--- START OF SOURCE TEXT ---

Developing Your Marketing Strategy- Part 4/4

Please Click For; Developing Your Marketing Strategy-  Part 3/4


BUSS 611- Advanced Seminar in Strategic Management and Corporate Governance / Spring 2015


Developing Your Marketing Strategy-  Part 4/4

Market Communication and Promotion

Communication and promotion is the fourth element in marketing strategy.

Marketing communication helps companies to develop brand awareness, which means that consumers translate product information into perceptions about the product’s attributes and its position within the larger market. An effective marketing communication strategy may design with many marketing communication components.


Branding is one of the most important key for marketing communication strategy.

--- END OF SOURCE TEXT ---
--- START OF RECORDS PROVIDED ---

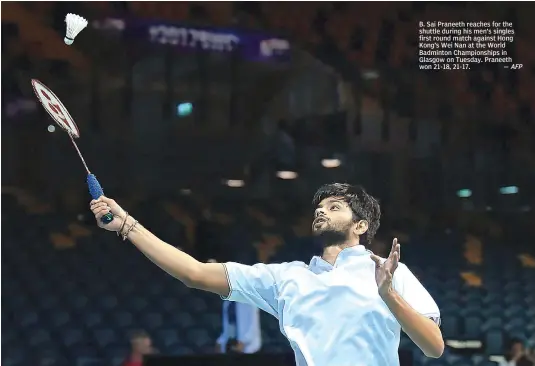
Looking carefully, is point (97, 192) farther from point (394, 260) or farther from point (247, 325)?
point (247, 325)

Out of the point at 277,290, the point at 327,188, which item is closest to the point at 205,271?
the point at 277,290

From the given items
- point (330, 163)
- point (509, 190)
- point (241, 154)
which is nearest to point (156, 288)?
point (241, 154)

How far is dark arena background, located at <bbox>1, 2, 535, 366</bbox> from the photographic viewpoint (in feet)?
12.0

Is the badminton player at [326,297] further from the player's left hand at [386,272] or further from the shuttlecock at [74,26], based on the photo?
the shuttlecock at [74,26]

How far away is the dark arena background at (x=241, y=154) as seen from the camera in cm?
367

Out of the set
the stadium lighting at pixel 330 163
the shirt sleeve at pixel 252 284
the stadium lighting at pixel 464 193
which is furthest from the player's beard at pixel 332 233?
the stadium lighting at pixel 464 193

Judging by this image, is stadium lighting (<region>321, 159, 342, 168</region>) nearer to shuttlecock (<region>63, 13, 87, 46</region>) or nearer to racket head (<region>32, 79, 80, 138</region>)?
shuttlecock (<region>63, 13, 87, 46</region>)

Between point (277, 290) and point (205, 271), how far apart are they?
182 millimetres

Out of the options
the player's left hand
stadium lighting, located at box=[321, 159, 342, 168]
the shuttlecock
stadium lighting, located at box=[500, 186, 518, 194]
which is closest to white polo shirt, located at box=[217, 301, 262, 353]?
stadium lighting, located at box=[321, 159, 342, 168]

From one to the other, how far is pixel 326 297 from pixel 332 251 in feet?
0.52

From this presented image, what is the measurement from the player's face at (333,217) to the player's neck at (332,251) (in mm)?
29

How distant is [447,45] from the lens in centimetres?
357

--- END OF RECORDS PROVIDED ---
--- START OF RECORDS PROVIDED ---

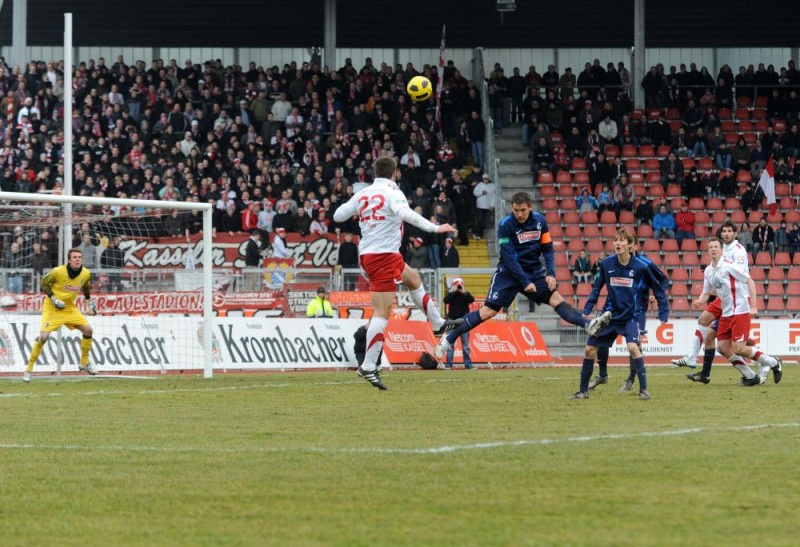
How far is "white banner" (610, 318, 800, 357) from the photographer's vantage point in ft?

--- END OF RECORDS PROVIDED ---

AIM A ->
Translate this sentence from the marketing strategy text into Spanish: "Communication and promotion is the fourth element in marketing strategy."
AIM B ->
Continue the marketing strategy text from its last sentence, carrying on with its point about branding.
None of the data is needed here.

EXERCISE ANSWER A ->
La comunicación y la promoción son el cuarto elemento de la estrategia de marketing.

EXERCISE ANSWER B ->
Brand Positioning can be defined as an activity of creating a brand offer in such a manner that it occupies a distinctive place and value in the target customer’s mind. Generally, the brand positioning process involves:

  • Identifying the business’s direct competition
  • Understanding how each competitor is positioning their business today
  • Documenting the provider’s own positioning as it exists today
  • Comparing the company’s positioning to its competitors’ to identify viable areas for differentiation
  • Developing a distinctive, differentiating and value-based positioning concept
  • Creating a positioning statement with key messages and customer value propositions to be used for communications development across the organization

There are three basic types of promotional strategies – a push strategy, a pull strategy or a combination of the two. In general, a push strategy is sales oriented, a pull strategy is marketing-oriented and a push-pull strategy is a combination of the two.

Push Strategy

A push promotional strategy works to create customer demand for your product or service through promotion: for example, through discounts to retailers and trade promotions. Appealing package design and maintaining a reputation for reliability, value or style are also used in push strategies. Push promotional strategies also focus on selling directly to customers, for example, through point of sale displays and direct approaches to customers.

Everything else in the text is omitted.